-- Begin Quoted passage --

The disclosure of this application is directed to a downhole tool comprising a central element/member and a sleeve that is rotatably and orbitally disposed around the central element/member. The sleeve rotates and orbits around the central element/member responsive to fluid flowing through the downhole too. The disclosure is also related to a method of advancing the downhole tool in a well by flowing fluid through the tool.

Description

CROSS-REFERENCE TO RELATED APPLICATIONS
The present application is a continuation application of U.S. patent application having U.S. Ser. No. 14/830,061, filed Aug. 19, 2015, which is a continuation application of U.S. patent application having U.S. Ser. No. 14/551,873, filed Nov. 24, 2014, which is a conversion of U.S. Provisional Application having U.S. Ser. No. 61/907,740, filed Nov. 22, 2013, which claims the benefit under 35 U.S.C. 119(e), the disclosure of which is hereby expressly incorporated herein by reference.
STATEMENT REGARDING FEDERALLY SPONSORED RESEARCH OR DEVELOPMENT
Not applicable.
BACKGROUND OF THE DISCLOSURE
1. Field of the Invention
The present disclosure relates to a downhole tool that creates downward force to advance a tubing string and/or bottom hole assembly (BHA) into a well.
2. Description of the Related Art
Various problems are encountered when attempting to advance a tubing string and/or bottom hole assembly (BHA) into a well. Vibratory tools have been used to help advance a tubing string and/or BHA into a well, but typical vibratory tools lack the ability to actually force the tubing string and/or BHA down into the well.
Accordingly, there is a need for a downhole tool that can be included in the BHA to force the BHA and/or tubing string down into the well.
SUMMARY OF THE DISCLOSURE
The disclosure of this application is directed to a downhole tool comprising a central element/member and a sleeve that is rotatably and orbitally disposed around the central element/member. The sleeve rotates and orbits around the central element/member responsive to fluid flowing through the downhole too. The disclosure is also related to a method of advancing the downhole tool in a well by flowing fluid through the tool.
BRIEF DESCRIPTION OF THE DRAWINGS
FIG. 1 is a perspective view of a downhole tool constructed in accordance with the present disclosure.
FIG. 2 is a cross-sectional view of the downhole tool shown in FIG. 1 and constructed in accordance with the present disclosure.
FIG. 3 is a cross-sectional view of a portion of the downhole tool across line 3-3 and constructed in accordance with the present disclosure.
FIG. 4 is a perspective view of another embodiment of the downhole tool constructed in accordance with the present disclosure.
FIG. 5 is a cross-sectional view of the embodiment of the downhole tool shown in FIG. 4 and constructed in accordance with the present disclosure.
FIG. 6 is a perspective view of another embodiment of the downhole tool constructed in accordance with the present disclosure.
FIG. 7 is a cross-sectional view of the embodiment of the downhole tool shown in FIG. 6 and constructed in accordance with the present disclosure.
FIG. 8 is a perspective view of another embodiment of the downhole tool constructed in accordance with the present disclosure.

-- End Quoted passage --
-- Begin Dataset rows --

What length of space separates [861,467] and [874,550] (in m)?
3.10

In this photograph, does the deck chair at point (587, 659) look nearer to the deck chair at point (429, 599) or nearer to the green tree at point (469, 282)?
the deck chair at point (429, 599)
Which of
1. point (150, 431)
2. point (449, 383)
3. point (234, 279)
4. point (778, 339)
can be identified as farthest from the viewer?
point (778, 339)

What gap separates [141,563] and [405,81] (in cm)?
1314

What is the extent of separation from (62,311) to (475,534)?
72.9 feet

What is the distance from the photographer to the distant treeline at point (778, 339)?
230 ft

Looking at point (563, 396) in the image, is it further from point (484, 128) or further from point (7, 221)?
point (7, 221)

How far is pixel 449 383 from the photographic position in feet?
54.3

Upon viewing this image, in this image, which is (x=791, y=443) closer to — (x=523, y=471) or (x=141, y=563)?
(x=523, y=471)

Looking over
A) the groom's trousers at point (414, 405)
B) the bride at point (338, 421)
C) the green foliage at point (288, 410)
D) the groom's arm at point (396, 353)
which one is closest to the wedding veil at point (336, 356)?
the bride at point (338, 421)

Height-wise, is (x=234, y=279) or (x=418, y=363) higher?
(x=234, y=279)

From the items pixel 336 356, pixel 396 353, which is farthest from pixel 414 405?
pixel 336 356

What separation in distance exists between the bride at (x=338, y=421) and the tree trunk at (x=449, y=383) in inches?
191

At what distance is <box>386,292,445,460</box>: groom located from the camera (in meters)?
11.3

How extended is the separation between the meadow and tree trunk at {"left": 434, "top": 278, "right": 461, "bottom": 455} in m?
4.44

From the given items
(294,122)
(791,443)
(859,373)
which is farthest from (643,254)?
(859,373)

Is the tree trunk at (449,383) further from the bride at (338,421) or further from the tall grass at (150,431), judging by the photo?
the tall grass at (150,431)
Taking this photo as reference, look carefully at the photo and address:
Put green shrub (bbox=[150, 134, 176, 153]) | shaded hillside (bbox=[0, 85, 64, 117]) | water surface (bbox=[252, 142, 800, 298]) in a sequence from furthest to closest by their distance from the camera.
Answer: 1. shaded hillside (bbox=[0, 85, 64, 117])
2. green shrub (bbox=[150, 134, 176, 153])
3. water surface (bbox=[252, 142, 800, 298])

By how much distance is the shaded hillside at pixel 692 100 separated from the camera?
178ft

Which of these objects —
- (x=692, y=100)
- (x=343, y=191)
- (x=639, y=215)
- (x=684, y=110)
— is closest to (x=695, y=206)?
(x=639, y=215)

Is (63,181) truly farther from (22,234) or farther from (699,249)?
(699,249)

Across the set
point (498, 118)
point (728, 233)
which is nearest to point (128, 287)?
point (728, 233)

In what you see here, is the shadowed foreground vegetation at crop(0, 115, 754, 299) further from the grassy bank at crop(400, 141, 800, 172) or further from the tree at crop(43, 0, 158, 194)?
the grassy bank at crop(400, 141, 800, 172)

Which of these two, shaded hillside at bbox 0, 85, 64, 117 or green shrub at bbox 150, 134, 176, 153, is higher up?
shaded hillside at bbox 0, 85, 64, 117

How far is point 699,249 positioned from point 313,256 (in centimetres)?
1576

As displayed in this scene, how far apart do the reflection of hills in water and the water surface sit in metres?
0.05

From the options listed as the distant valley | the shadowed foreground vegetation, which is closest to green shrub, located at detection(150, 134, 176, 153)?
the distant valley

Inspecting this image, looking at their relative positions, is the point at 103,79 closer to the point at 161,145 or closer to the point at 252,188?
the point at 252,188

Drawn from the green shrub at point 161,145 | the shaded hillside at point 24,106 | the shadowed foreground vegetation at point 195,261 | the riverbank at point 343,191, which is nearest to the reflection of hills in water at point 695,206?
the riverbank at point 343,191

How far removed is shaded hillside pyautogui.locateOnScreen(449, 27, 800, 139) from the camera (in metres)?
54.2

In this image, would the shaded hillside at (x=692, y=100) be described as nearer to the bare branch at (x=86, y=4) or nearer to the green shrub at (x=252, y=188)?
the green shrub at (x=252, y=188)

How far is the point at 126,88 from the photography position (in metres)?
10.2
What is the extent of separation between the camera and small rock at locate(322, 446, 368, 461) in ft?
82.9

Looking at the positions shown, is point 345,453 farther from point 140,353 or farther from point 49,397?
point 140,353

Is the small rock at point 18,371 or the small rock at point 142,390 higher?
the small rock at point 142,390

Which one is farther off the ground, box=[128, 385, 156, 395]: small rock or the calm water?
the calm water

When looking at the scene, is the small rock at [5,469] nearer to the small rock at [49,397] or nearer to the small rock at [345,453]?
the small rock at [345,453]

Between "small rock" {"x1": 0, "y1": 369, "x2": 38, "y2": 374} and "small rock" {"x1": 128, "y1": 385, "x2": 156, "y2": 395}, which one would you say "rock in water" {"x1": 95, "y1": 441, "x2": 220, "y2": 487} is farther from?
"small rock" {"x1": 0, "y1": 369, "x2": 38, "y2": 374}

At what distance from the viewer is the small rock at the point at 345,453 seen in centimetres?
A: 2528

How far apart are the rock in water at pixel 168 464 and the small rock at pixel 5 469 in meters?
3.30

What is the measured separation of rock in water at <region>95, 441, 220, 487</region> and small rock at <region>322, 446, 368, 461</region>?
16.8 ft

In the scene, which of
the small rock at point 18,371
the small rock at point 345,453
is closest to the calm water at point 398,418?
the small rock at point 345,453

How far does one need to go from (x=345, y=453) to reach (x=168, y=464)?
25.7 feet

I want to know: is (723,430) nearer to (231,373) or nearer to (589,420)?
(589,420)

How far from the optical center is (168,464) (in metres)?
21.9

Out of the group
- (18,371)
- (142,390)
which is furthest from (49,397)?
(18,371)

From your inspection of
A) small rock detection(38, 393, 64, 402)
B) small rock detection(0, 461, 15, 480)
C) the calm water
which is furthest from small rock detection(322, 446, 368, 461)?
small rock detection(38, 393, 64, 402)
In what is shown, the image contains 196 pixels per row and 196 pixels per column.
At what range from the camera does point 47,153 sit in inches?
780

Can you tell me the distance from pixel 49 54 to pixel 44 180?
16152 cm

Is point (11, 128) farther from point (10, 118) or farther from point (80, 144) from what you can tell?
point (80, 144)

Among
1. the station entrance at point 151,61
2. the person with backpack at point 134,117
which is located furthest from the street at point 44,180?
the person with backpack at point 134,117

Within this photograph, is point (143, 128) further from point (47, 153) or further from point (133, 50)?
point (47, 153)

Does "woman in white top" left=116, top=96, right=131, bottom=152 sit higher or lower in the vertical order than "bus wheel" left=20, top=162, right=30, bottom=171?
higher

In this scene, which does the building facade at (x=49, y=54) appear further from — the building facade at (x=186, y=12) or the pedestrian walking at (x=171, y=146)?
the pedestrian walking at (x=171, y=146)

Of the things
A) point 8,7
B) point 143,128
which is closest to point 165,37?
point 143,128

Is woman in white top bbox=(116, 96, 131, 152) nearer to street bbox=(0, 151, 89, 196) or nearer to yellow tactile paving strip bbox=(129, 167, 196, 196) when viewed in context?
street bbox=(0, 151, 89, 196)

-- End Dataset rows --

▸ **Objective 1**:
In the downhole tool patent text, condense the paragraph beginning "Various problems are encountered" into a shorter version that keeps its main facts.
▸ **Objective 2**:
Reproduce the downhole tool patent text word for word from "BACKGROUND OF THE" to "BHA down into the well.".
The entries have nothing to do with what follows.

▸ **Exercise result 1**:
Advancing a tubing string and/or bottom hole assembly (BHA) into a well involves various problems. Vibratory tools have been used to help, but typical ones cannot actually force the tubing string and/or BHA down into the well.

▸ **Exercise result 2**:
BACKGROUND OF THE DISCLOSURE
1. Field of the Invention
The present disclosure relates to a downhole tool that creates downward force to advance a tubing string and/or bottom hole assembly (BHA) into a well.
2. Description of the Related Art
Various problems are encountered when attempting to advance a tubing string and/or bottom hole assembly (BHA) into a well. Vibratory tools have been used to help advance a tubing string and/or BHA into a well, but typical vibratory tools lack the ability to actually force the tubing string and/or BHA down into the well.